▶ **PROMPT**
Rewrite the items starting at the line that contains "How far apart are row" and ending at the line that contains "3.25 meters" as a CSV with the columns text and answer, one row per item. Put each field in quotes and replace any line breaks inside it with spaces.

====== RECORDS TO PROCESS ======

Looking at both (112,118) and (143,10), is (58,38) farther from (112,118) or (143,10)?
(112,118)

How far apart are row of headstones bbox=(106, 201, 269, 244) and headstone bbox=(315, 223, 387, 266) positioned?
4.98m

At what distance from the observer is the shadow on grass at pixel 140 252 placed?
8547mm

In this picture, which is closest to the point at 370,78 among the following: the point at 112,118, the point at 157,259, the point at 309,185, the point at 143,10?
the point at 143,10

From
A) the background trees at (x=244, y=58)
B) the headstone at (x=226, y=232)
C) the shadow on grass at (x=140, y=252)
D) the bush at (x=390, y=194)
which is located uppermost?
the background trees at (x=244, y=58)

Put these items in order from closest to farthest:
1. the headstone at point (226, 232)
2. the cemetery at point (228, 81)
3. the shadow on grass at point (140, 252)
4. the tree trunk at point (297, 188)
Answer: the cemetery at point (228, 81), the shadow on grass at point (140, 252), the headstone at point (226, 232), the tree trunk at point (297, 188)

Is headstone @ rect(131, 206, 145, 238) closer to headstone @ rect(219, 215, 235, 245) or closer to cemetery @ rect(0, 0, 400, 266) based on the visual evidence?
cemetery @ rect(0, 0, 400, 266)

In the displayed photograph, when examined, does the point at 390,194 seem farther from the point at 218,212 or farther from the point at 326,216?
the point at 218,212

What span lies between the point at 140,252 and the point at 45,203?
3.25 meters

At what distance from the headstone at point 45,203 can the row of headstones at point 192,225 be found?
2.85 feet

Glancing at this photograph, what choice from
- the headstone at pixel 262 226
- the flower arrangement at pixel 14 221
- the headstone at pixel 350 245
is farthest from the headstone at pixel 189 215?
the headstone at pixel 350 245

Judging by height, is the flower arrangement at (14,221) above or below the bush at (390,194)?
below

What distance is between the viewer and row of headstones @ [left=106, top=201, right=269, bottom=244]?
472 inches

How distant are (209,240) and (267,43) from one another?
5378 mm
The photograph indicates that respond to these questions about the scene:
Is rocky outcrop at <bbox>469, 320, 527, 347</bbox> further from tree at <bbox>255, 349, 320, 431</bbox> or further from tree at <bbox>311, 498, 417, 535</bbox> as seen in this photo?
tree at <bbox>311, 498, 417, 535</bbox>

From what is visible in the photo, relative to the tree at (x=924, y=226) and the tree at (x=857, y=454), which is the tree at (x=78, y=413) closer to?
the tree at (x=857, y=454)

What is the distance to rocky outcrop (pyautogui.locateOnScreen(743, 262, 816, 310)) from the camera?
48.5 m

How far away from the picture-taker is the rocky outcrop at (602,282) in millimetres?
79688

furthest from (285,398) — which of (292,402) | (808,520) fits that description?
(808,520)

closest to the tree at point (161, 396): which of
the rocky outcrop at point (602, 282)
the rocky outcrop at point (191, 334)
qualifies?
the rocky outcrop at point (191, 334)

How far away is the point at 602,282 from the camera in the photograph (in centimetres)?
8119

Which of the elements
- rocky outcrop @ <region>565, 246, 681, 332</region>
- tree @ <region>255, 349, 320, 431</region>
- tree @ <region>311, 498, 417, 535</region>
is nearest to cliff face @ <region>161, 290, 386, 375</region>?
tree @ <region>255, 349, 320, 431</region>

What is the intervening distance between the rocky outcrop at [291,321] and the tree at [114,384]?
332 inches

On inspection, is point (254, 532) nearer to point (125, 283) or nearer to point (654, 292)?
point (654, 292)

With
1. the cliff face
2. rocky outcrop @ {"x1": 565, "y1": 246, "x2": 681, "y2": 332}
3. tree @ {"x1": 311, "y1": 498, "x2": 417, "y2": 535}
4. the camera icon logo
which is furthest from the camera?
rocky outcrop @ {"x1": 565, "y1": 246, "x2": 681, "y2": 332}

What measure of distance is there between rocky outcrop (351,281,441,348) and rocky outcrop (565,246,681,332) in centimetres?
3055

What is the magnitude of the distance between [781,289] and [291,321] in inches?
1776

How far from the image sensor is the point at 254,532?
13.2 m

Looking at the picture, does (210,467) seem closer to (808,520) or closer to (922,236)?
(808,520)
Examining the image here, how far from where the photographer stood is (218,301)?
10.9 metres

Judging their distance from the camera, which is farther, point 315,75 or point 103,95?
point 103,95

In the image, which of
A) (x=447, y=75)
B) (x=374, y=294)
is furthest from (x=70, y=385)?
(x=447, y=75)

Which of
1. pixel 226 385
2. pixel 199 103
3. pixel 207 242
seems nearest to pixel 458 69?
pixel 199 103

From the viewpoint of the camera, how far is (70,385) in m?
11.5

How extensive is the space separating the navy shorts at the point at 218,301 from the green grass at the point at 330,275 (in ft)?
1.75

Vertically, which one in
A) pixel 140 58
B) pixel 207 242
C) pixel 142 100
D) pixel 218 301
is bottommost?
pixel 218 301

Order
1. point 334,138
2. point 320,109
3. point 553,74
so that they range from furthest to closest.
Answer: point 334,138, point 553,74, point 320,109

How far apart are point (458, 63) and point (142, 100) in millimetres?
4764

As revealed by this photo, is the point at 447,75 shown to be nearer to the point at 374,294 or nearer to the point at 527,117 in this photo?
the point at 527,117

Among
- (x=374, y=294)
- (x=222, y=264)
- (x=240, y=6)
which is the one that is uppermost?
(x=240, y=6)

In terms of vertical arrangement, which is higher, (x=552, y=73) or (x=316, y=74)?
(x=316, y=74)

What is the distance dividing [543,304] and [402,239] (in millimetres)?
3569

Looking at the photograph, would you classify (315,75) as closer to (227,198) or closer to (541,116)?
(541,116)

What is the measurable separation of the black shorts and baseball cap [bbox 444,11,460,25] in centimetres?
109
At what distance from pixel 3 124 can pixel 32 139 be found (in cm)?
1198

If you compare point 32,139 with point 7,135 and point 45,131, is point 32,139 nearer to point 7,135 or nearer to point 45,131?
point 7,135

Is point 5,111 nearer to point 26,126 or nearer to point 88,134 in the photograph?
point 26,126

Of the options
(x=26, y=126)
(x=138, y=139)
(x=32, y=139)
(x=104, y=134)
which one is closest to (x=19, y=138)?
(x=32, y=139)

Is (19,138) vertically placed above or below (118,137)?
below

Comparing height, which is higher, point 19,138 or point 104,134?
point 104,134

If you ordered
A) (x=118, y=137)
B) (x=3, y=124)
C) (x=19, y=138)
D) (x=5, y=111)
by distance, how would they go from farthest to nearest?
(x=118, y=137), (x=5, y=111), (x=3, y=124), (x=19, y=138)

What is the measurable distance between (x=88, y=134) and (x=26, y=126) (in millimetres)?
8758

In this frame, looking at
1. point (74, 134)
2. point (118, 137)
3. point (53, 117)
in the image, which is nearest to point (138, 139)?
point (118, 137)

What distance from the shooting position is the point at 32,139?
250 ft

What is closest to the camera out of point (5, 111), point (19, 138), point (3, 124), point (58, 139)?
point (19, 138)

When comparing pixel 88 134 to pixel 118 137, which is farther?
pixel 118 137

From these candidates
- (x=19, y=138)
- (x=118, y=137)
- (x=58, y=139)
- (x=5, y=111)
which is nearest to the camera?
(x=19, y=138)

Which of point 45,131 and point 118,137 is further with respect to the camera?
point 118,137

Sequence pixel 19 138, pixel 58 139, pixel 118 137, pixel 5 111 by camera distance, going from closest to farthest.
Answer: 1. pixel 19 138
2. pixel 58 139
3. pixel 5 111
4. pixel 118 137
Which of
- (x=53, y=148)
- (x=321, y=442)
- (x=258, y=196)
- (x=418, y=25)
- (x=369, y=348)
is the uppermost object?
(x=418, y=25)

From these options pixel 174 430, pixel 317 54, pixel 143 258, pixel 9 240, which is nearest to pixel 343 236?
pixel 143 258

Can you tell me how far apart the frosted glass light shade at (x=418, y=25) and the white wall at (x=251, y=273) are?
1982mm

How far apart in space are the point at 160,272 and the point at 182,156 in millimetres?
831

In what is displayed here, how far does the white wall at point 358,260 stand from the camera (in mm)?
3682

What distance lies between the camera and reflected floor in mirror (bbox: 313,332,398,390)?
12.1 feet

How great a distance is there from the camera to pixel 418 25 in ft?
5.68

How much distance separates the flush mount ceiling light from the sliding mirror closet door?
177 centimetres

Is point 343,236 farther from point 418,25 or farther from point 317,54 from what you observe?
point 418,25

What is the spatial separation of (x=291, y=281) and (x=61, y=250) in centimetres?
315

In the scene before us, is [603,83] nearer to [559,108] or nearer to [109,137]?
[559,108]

======

▶ **REPLY TO THE TASK**
text,answer
"How far apart are row of headstones bbox=(106, 201, 269, 244) and headstone bbox=(315, 223, 387, 266) positioned?","4.98m"
"At what distance from the observer is the shadow on grass at pixel 140 252 placed?","8547mm"
"In this picture, which is closest to the point at 370,78 among the following: the point at 112,118, the point at 157,259, the point at 309,185, the point at 143,10?","the point at 143,10"
"From A) the background trees at (x=244, y=58) B) the headstone at (x=226, y=232) C) the shadow on grass at (x=140, y=252) D) the bush at (x=390, y=194) which is located uppermost?","the background trees at (x=244, y=58)"
"Put these items in order from closest to farthest: 1. the headstone at point (226, 232) 2. the cemetery at point (228, 81) 3. the shadow on grass at point (140, 252) 4. the tree trunk at point (297, 188) Answer:","the cemetery at point (228, 81), the shadow on grass at point (140, 252), the headstone at point (226, 232), the tree trunk at point (297, 188)"
"Is headstone @ rect(131, 206, 145, 238) closer to headstone @ rect(219, 215, 235, 245) or closer to cemetery @ rect(0, 0, 400, 266) based on the visual evidence?","cemetery @ rect(0, 0, 400, 266)"
"In the displayed photograph, when examined, does the point at 390,194 seem farther from the point at 218,212 or farther from the point at 326,216?","the point at 218,212"
"What span lies between the point at 140,252 and the point at 45,203?","3.25 meters"